◆ Study text ◆

....................

In Massachusetts, hardship licenses are sometimes issued during the term of a license suspension, to allow a person whose license is suspended to drive for 12 hours each day, so that he or she can go to work, school, or medical appointments and run household errands. These are only the reasons for issuance. Once a Massachusetts Hardship License is issued, it can be used for any purpose, so long as the driver is operating within the established 12 hour period. Massachusetts hardship licenses are also known as work licenses, 7 to 7s, or Cinderella licenses. All of these terms mean the same thing, a license which is valid only for certain hours, because a suspension or revocation is in effect.
There are two sources for hardship licenses in Massachusetts: the Registry of Motor Vehicles and the Division of Insurance Board of Appeal. The Registry only issues hardship licenses for DUI, habitual traffic offender, and drug-related suspensions. All other hardship licenses, such as those issued for false license suspensions, must come from the Board of Appeal. In addition to being able to issue hardship licenses for operating under the influence, drug, and habitual traffic offender revocations, the Board also sometimes issues licenses for 7 surchargable event suspensions, no liability policy, JOL speeding, and some of the other approximately 65 types of license suspensions. It is also possible to get a hardship license from the Board of Appeal if the Registry denies issuance. However, it is more difficult to get a license from the Board once the Registry has said no.
Those denied a hardship license from the Board of Appeal have the right to appeal to Superior Court. However, these superior court hardship license appeals are almost always losers. In fact, there is not one reported decision where a superior court judge reversed the Board of Appeal in a Massachusetts Hardship License case. This means that, for all intents and purposes, the Board of Appeal is the court of last resort.

....................

◆ Data for review ◆
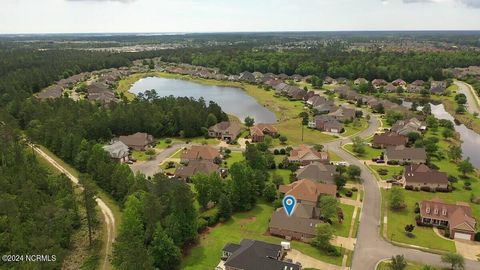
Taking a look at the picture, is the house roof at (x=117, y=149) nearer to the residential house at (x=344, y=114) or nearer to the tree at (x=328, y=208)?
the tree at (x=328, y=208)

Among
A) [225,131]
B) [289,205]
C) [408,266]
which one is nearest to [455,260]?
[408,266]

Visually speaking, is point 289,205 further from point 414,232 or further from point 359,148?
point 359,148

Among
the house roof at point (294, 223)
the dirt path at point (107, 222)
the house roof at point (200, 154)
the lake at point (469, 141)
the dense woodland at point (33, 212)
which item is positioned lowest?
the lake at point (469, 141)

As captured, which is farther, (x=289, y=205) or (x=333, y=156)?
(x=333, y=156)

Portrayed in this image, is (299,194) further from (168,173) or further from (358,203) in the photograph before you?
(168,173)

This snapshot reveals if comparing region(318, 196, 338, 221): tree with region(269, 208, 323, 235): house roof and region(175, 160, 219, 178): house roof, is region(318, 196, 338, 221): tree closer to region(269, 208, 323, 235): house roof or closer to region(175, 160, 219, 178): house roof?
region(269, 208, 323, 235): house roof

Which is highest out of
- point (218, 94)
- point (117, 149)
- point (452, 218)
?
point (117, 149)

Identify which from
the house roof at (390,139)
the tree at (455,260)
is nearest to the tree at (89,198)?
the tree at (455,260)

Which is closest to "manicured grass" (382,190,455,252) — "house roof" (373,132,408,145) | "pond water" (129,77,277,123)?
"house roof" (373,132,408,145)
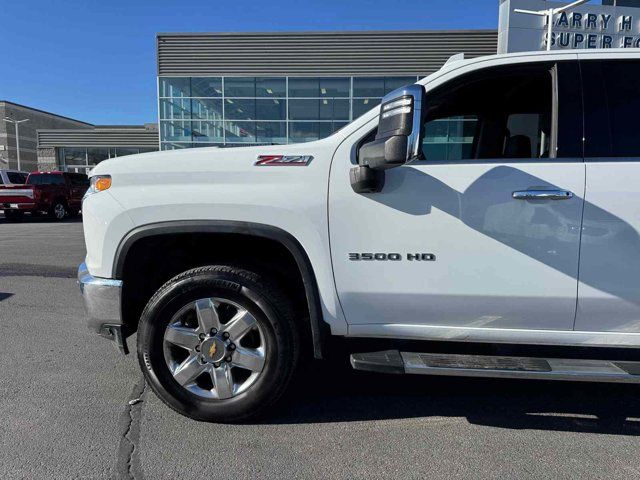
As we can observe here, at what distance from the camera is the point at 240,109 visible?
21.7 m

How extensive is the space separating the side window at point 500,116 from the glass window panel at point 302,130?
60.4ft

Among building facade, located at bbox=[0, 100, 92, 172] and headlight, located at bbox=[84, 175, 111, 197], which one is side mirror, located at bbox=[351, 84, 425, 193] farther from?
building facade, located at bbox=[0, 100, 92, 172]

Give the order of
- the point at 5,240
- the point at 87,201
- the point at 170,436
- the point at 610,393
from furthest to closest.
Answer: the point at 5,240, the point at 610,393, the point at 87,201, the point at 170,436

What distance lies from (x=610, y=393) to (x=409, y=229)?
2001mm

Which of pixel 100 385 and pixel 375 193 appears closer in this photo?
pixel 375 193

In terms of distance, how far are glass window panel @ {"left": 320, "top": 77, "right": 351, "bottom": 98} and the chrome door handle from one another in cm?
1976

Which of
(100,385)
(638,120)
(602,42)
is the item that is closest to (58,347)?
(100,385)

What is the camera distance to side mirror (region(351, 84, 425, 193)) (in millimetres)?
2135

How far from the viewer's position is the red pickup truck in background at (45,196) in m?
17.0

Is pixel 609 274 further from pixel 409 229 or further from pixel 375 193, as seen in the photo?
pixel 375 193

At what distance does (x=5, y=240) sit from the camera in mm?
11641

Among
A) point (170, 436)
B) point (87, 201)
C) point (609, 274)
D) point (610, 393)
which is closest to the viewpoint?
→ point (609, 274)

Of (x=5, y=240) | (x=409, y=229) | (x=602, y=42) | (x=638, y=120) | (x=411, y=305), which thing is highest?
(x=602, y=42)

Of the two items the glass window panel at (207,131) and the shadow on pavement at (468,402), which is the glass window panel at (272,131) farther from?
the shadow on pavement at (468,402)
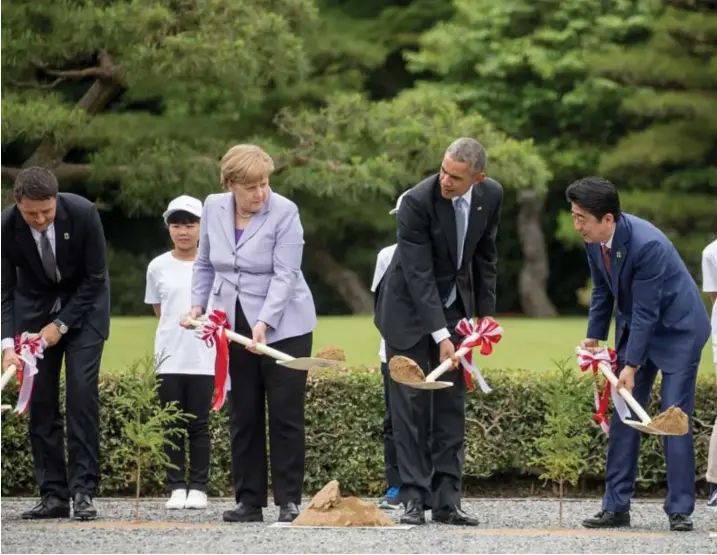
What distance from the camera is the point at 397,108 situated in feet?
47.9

....................

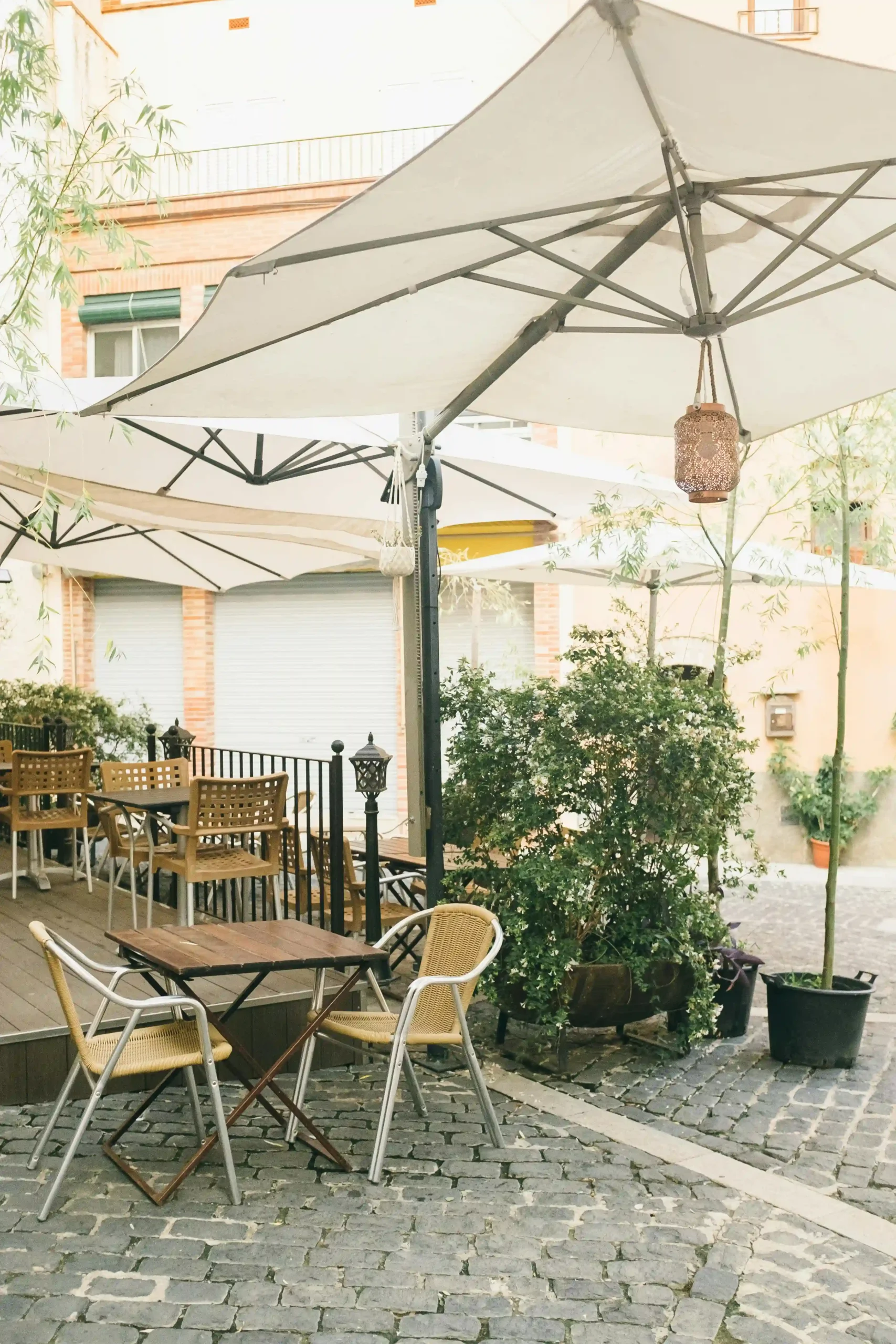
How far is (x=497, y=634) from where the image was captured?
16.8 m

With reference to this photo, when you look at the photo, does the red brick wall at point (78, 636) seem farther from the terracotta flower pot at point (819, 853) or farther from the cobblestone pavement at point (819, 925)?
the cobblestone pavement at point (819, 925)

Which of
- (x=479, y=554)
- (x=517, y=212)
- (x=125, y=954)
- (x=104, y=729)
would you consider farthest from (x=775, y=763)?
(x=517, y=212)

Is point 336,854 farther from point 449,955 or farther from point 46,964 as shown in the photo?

....................

◆ What you need to do ◆
• A. Reproduce word for word the part of the text on Massachusetts hardship licenses starting with "In Massachusetts, hardship" and going on through "is in effect.".
• B. Answer these questions from the text on Massachusetts hardship licenses:
(i) For how many hours each day may a person with a hardship license drive?
(ii) What are the two sources for hardship licenses in Massachusetts?
(iii) To which court may someone denied a hardship license by the Board of Appeal appeal?

◆ Activity answers ◆
• A.
In Massachusetts, hardship licenses are sometimes issued during the term of a license suspension, to allow a person whose license is suspended to drive for 12 hours each day, so that he or she can go to work, school, or medical appointments and run household errands. These are only the reasons for issuance. Once a Massachusetts Hardship License is issued, it can be used for any purpose, so long as the driver is operating within the established 12 hour period. Massachusetts hardship licenses are also known as work licenses, 7 to 7s, or Cinderella licenses. All of these terms mean the same thing, a license which is valid only for certain hours, because a suspension or revocation is in effect.

• B.
(i) 12 hours.
(ii) The Registry of Motor Vehicles and the Division of Insurance Board of Appeal.
(iii) Superior Court.